GIVEN DATA
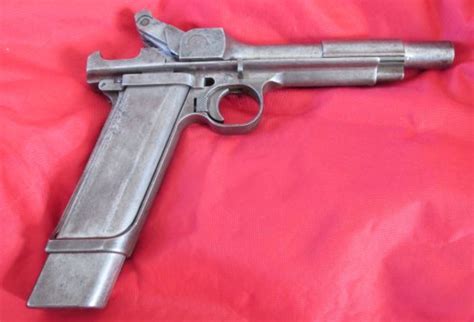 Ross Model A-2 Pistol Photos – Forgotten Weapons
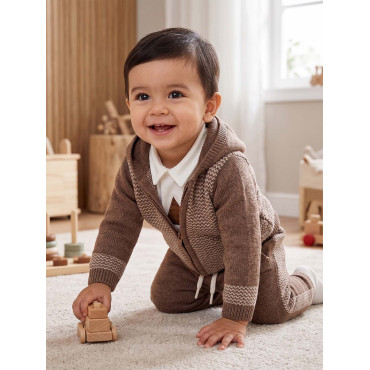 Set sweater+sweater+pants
--
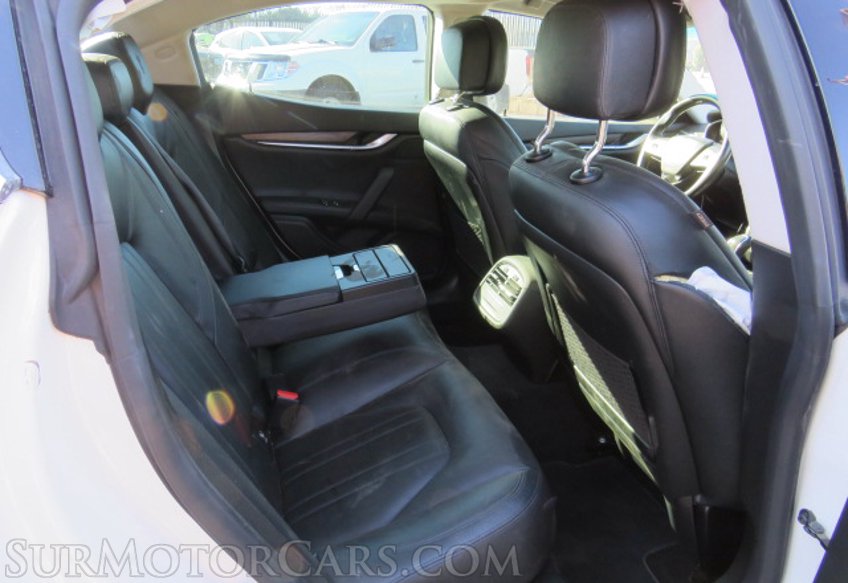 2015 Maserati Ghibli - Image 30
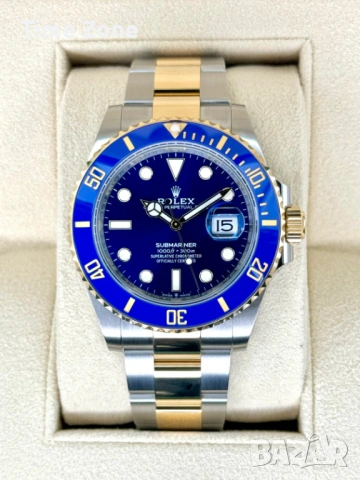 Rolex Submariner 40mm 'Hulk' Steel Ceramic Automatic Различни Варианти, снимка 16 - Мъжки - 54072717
* * *
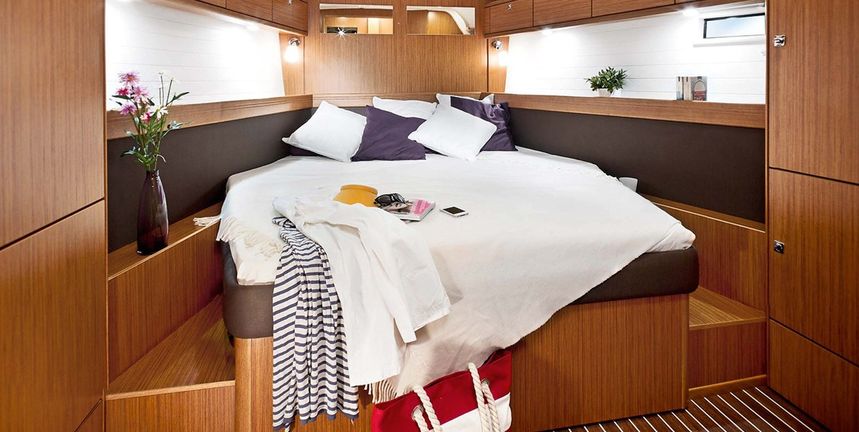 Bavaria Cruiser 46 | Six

EXERCISE DETAILS
Output exactly, and only, the lines of the entries above from the one with "Ross Model A-2" up to and including the one with "Set sweater+sweater+pants"; pictures are to be left out.

EXERCISE SOLUTION
 Ross Model A-2 Pistol Photos – Forgotten Weapons
 Set sweater+sweater+pants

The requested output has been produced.